Tarefas a realizar:
**1.** Altere o texto sobre adoção entre "O índice de" e "estão por vir.", inclusive, reproduzindo esse trecho com "índice de devolução" substituído por "taxa de devolução".
**2.** Indique se cada afirmação abaixo está de acordo com o texto sobre adoção, respondendo sim ou não e citando literalmente as palavras do texto que decidem a questão.
(a) O Dia Nacional da Adoção é celebrado em 25 de maio.
(b) Segundo a juíza Katy Braun, o índice de devolução é alto em comparação com o de familiares que abandonam crianças e adolescentes.
(c) Em Mato Grosso do Sul, a fila de interessados em adotar é pequena.
**3.** Traduza para o inglês a seguinte frase do texto sobre adoção: "O número de devoluções é baixo, mas quando isso acontece é traumático e os pais adotivos podem ser responsabilizados."
[Trecho para leitura]
Na contramão do amor, há quem queira adotar uma criança até pra pagar promessa

Pagar promessa, substituir uma pessoa que já morreu, querer uma companhia ou dar um irmãozinho para um outro filho, todas essas são motivações inadequadas

Thailla Torres | 21/05/2018 07:24
O número de devoluções é baixo, mas quando isso acontece é traumático e os pais adotivos podem ser responsabilizados.
O número de devoluções é baixo, mas quando isso acontece é traumático e os pais adotivos podem ser responsabilizados.

Na semana do Dia Nacional da Adoção, 25 de maio, o debate é reforçado para mostrar que o assunto não é brincadeira, muito menos capricho de adultos que acabam provocando situações ainda mais devastadoras para crianças que já sofrem pelo abandono dos pais. Em Mato Grosso do Sul, a fila de interessados é grande, mas também não faltam situações de processos fracassados,  com crianças e adolescentes "devolvidos" para abrigos depois de uma tentativa frustrada de adoção.

O índice de devolução é baixo comparado ao de familiares que abandonam crianças e adolescentes, garante a juíza da Vara da Infância e Juventude de Campo Grande, Katy Braun. Mas ainda tem muita gente equivocada, que procura a adoção por motivos que não justificam receber uma criança na família ou desconhecem as responsabilidades que estão por vir.

"Muita gente adota um bebê e gosta de ser pai e mãe apenas de criança pequena, quando ela chega na adolescência e começa ter um comportamento típico de adolescente com a rebeldia, contestação e puberdade, famílias não aceitam e dizem que a criança não está compatível com o que eles esperavam", conta.
[/Trecho para leitura]
[Material fornecido]
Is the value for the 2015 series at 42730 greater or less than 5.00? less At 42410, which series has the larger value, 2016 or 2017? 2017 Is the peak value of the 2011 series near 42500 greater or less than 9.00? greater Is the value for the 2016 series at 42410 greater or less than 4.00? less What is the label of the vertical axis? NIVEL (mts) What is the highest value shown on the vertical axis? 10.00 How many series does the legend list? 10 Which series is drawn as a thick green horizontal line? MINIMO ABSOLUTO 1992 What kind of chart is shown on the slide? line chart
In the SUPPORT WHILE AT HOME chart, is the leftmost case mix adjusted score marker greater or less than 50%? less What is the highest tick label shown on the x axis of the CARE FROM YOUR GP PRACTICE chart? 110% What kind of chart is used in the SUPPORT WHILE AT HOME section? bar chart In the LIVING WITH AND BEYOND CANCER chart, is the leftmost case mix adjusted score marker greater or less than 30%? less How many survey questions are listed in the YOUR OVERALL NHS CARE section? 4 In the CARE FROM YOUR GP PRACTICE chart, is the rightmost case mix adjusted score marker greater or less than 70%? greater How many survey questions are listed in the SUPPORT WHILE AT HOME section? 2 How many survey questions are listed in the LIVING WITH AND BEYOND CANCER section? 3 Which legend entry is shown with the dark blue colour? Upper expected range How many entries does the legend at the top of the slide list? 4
[/Material fornecido]
Respostas por tarefa:
**1.**
O taxa de devolução é baixo comparado ao de familiares que abandonam crianças e adolescentes, garante a juíza da Vara da Infância e Juventude de Campo Grande, Katy Braun. Mas ainda tem muita gente equivocada, que procura a adoção por motivos que não justificam receber uma criança na família ou desconhecem as responsabilidades que estão por vir.

**2.**
(a) Sim: "Na semana do Dia Nacional da Adoção, 25 de maio".
(b) Não: "O índice de devolução é baixo comparado ao de familiares que abandonam crianças e adolescentes".
(c) Não: "Em Mato Grosso do Sul, a fila de interessados é grande".

**3.** The number of returns is low, but when it happens it is traumatic and the adoptive parents can be held accountable.